O tema é um dos destaques do documentário Billy Idol Should Be Dead (do inglês Billy Idol deveria estar morto), lançado na semana passada nos cinemas dos Estados Unidos. Ainda não há previsão de lançamento no Brasil. No programa de Maher, ele contou uma história de quando quase morreu nos anos 1980 após fazer uso de heroína com alguns amigos. Na ocasião, ele celebrava o sucesso do disco Rebel Yell (1983). “Acabei desmaiando e, quando as outras pessoas no quarto também desmaiaram, eu fiquei roxo”, disse Idol.

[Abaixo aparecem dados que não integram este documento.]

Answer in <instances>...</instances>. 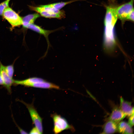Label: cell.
Wrapping results in <instances>:
<instances>
[{"mask_svg":"<svg viewBox=\"0 0 134 134\" xmlns=\"http://www.w3.org/2000/svg\"><path fill=\"white\" fill-rule=\"evenodd\" d=\"M54 122L53 131L55 134L59 133L62 131L69 130L73 132L75 130L73 126L69 124L67 120L60 115L54 113L51 115Z\"/></svg>","mask_w":134,"mask_h":134,"instance_id":"1","label":"cell"},{"mask_svg":"<svg viewBox=\"0 0 134 134\" xmlns=\"http://www.w3.org/2000/svg\"><path fill=\"white\" fill-rule=\"evenodd\" d=\"M2 15L13 27L22 25V18L9 6L4 10Z\"/></svg>","mask_w":134,"mask_h":134,"instance_id":"2","label":"cell"},{"mask_svg":"<svg viewBox=\"0 0 134 134\" xmlns=\"http://www.w3.org/2000/svg\"><path fill=\"white\" fill-rule=\"evenodd\" d=\"M24 104L28 109L31 117L35 127L41 134L43 132L42 125V119L39 115L33 104H28L23 101H21Z\"/></svg>","mask_w":134,"mask_h":134,"instance_id":"3","label":"cell"},{"mask_svg":"<svg viewBox=\"0 0 134 134\" xmlns=\"http://www.w3.org/2000/svg\"><path fill=\"white\" fill-rule=\"evenodd\" d=\"M134 0H131L128 2L116 8L118 18L123 23L127 20V18L131 12L134 9L133 4Z\"/></svg>","mask_w":134,"mask_h":134,"instance_id":"4","label":"cell"},{"mask_svg":"<svg viewBox=\"0 0 134 134\" xmlns=\"http://www.w3.org/2000/svg\"><path fill=\"white\" fill-rule=\"evenodd\" d=\"M26 29H30L39 34L43 35L46 38L47 44L48 47L45 55L44 57L46 55L49 46L50 45L48 39V35L51 33L59 30V29H56L52 30H48L44 29L41 27L33 24H30L28 25L26 27Z\"/></svg>","mask_w":134,"mask_h":134,"instance_id":"5","label":"cell"},{"mask_svg":"<svg viewBox=\"0 0 134 134\" xmlns=\"http://www.w3.org/2000/svg\"><path fill=\"white\" fill-rule=\"evenodd\" d=\"M0 73L3 82V85L8 91L11 92V87L14 84V80L11 78L7 74L5 69V66L3 65L0 61Z\"/></svg>","mask_w":134,"mask_h":134,"instance_id":"6","label":"cell"},{"mask_svg":"<svg viewBox=\"0 0 134 134\" xmlns=\"http://www.w3.org/2000/svg\"><path fill=\"white\" fill-rule=\"evenodd\" d=\"M126 116H130L134 113V108L131 103L124 100L122 97L120 98V108Z\"/></svg>","mask_w":134,"mask_h":134,"instance_id":"7","label":"cell"},{"mask_svg":"<svg viewBox=\"0 0 134 134\" xmlns=\"http://www.w3.org/2000/svg\"><path fill=\"white\" fill-rule=\"evenodd\" d=\"M126 116L120 108L116 107L113 109L109 119L117 123L124 119Z\"/></svg>","mask_w":134,"mask_h":134,"instance_id":"8","label":"cell"},{"mask_svg":"<svg viewBox=\"0 0 134 134\" xmlns=\"http://www.w3.org/2000/svg\"><path fill=\"white\" fill-rule=\"evenodd\" d=\"M29 87L46 89H60L58 86L52 83L47 81L46 80L32 84L30 85Z\"/></svg>","mask_w":134,"mask_h":134,"instance_id":"9","label":"cell"},{"mask_svg":"<svg viewBox=\"0 0 134 134\" xmlns=\"http://www.w3.org/2000/svg\"><path fill=\"white\" fill-rule=\"evenodd\" d=\"M44 79L37 77H32L22 80H14V83L17 85H20L29 87L33 83L44 81Z\"/></svg>","mask_w":134,"mask_h":134,"instance_id":"10","label":"cell"},{"mask_svg":"<svg viewBox=\"0 0 134 134\" xmlns=\"http://www.w3.org/2000/svg\"><path fill=\"white\" fill-rule=\"evenodd\" d=\"M117 123L109 120L104 124L102 133L104 134L114 133L117 130Z\"/></svg>","mask_w":134,"mask_h":134,"instance_id":"11","label":"cell"},{"mask_svg":"<svg viewBox=\"0 0 134 134\" xmlns=\"http://www.w3.org/2000/svg\"><path fill=\"white\" fill-rule=\"evenodd\" d=\"M38 13H35L27 15L22 18V25L24 28H26L29 24H33L35 20L40 17Z\"/></svg>","mask_w":134,"mask_h":134,"instance_id":"12","label":"cell"},{"mask_svg":"<svg viewBox=\"0 0 134 134\" xmlns=\"http://www.w3.org/2000/svg\"><path fill=\"white\" fill-rule=\"evenodd\" d=\"M117 130L120 133L123 134H132L133 132L132 126L125 121H122L119 124Z\"/></svg>","mask_w":134,"mask_h":134,"instance_id":"13","label":"cell"},{"mask_svg":"<svg viewBox=\"0 0 134 134\" xmlns=\"http://www.w3.org/2000/svg\"><path fill=\"white\" fill-rule=\"evenodd\" d=\"M37 13H39L41 16L46 18H55L61 19L64 18L65 16V13L61 14H52L43 11H39Z\"/></svg>","mask_w":134,"mask_h":134,"instance_id":"14","label":"cell"},{"mask_svg":"<svg viewBox=\"0 0 134 134\" xmlns=\"http://www.w3.org/2000/svg\"><path fill=\"white\" fill-rule=\"evenodd\" d=\"M78 0H72L68 1L54 3L45 5L48 7H52L57 10H60L66 5Z\"/></svg>","mask_w":134,"mask_h":134,"instance_id":"15","label":"cell"},{"mask_svg":"<svg viewBox=\"0 0 134 134\" xmlns=\"http://www.w3.org/2000/svg\"><path fill=\"white\" fill-rule=\"evenodd\" d=\"M5 70L7 74L11 78H12L14 73V68L13 65L5 66Z\"/></svg>","mask_w":134,"mask_h":134,"instance_id":"16","label":"cell"},{"mask_svg":"<svg viewBox=\"0 0 134 134\" xmlns=\"http://www.w3.org/2000/svg\"><path fill=\"white\" fill-rule=\"evenodd\" d=\"M10 0H6L0 3V15H2L5 9L9 6V3Z\"/></svg>","mask_w":134,"mask_h":134,"instance_id":"17","label":"cell"},{"mask_svg":"<svg viewBox=\"0 0 134 134\" xmlns=\"http://www.w3.org/2000/svg\"><path fill=\"white\" fill-rule=\"evenodd\" d=\"M129 124L132 127L134 125V113L130 116L128 121Z\"/></svg>","mask_w":134,"mask_h":134,"instance_id":"18","label":"cell"},{"mask_svg":"<svg viewBox=\"0 0 134 134\" xmlns=\"http://www.w3.org/2000/svg\"><path fill=\"white\" fill-rule=\"evenodd\" d=\"M127 20L134 21V9L129 14L127 18Z\"/></svg>","mask_w":134,"mask_h":134,"instance_id":"19","label":"cell"},{"mask_svg":"<svg viewBox=\"0 0 134 134\" xmlns=\"http://www.w3.org/2000/svg\"><path fill=\"white\" fill-rule=\"evenodd\" d=\"M29 134H41L38 130L35 127L33 128L31 130Z\"/></svg>","mask_w":134,"mask_h":134,"instance_id":"20","label":"cell"},{"mask_svg":"<svg viewBox=\"0 0 134 134\" xmlns=\"http://www.w3.org/2000/svg\"><path fill=\"white\" fill-rule=\"evenodd\" d=\"M18 127L19 129L20 133L21 134H27L28 133L22 129L20 128L18 126Z\"/></svg>","mask_w":134,"mask_h":134,"instance_id":"21","label":"cell"},{"mask_svg":"<svg viewBox=\"0 0 134 134\" xmlns=\"http://www.w3.org/2000/svg\"><path fill=\"white\" fill-rule=\"evenodd\" d=\"M0 85H3V82L2 76L0 73Z\"/></svg>","mask_w":134,"mask_h":134,"instance_id":"22","label":"cell"},{"mask_svg":"<svg viewBox=\"0 0 134 134\" xmlns=\"http://www.w3.org/2000/svg\"></svg>","mask_w":134,"mask_h":134,"instance_id":"23","label":"cell"}]
</instances>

Esta não foi a única experiência de quase morte do artista. Em 1990, o fascínio de Idol por motocicletas velozes provocou um acidente que quase o fez perder a perna. Por conta disso, ele rejeitou o papel do vilão T-1000 no clássico O Exterminador do Futuro 2: O Julgamento Final (1991)
Atualmente, ele revelou que faz um uso mais moderado de drogas e que às vezes toma “comprimidos de maconha”, mas que não usa cocaína há 20 anos.
Voz do hit Eyes Without a Face, Idol foi alçado à fama mundial nos anos 1970 como vocalista da banda Generation X. Tornou-se ícone do punk e até hoje exibe o cabelo loiro espetado que inspirou Supla e outros fãs.